Intuition

A point x on a plane defined by normal n and a point on the plane p obeys: n.(x - p) = 0. If a point y does not lie on the plane, n.(y -p) will not be equal to zero, so a useful way to define a cost is by |n.(y - p)|^2 . This is the squared distance of the point y from the plane.

With equal weights, you want to find an n that minimizes the total squared error when summing over the points:

f(n) = sum_i | n.(x_i - p) |^2

Now this assumes we know some point p that lies on the plane. We can easily compute one as the centroid, which is simply the component-wise mean of the points in the point cloud and will always lie in the least-squares plane.

Solution

Let's define a matrix M where each row is the ith point x_i minus the centroid c, we can re-write:

f(n) = | M n |^2

You should be able to convince yourself that this matrix multiplication version is the same as the sum on the previous equation.

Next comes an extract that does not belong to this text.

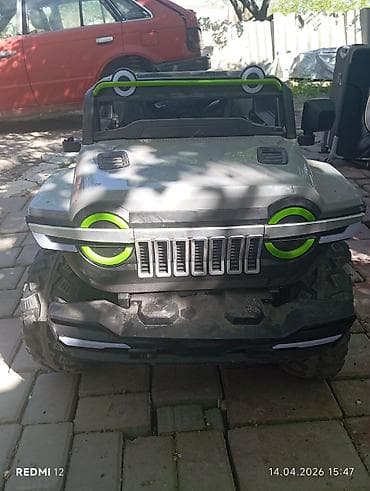 gestalt excalibur: Детский электрокар — 4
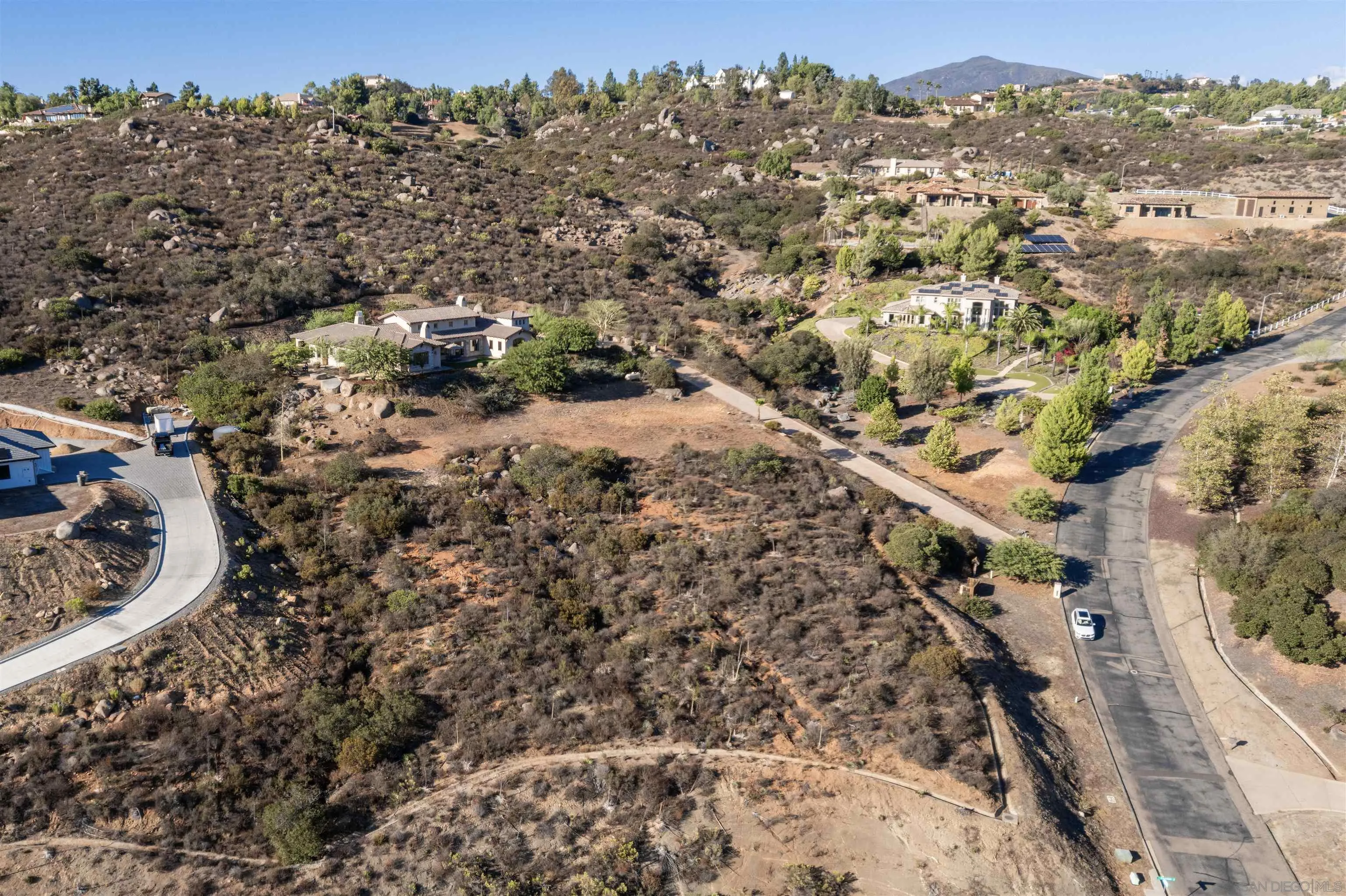 3132 Via Asoleado Alpine, CA 91901 - Photo 38 of 58 an aerial view of multiple house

You can then take singular value decomposition of M, and the n you want is then given by the right singular vector of M that corresponds to the smallest singular value.

To incorporate weights you simply need to define a weight w_i for each point. Calculate c as the weighted average of the points, and change sum_i | n.(x_i - c) |^2 to sum_i | w_i * n.(x_i - c) |^2, and the matrix M in a similar way. Then solve as before.

Multiply each term in each sum by the corresponding weight. For example:

fSumZ += weight * pos[2];
fSumXX += weight * pos[0]*pos[0];

Since pointCloude.size() is the sum of 1 for all points, it should be replaced with the sum of all weights.

Start from redefining the least-square error calculation. The formula tries to minimize the sum of squares of errors. Multiply the squared error by a function of two points which decreases with their distance. Then try to minimize the weighted sum of squared errors and derive the coefficients from that.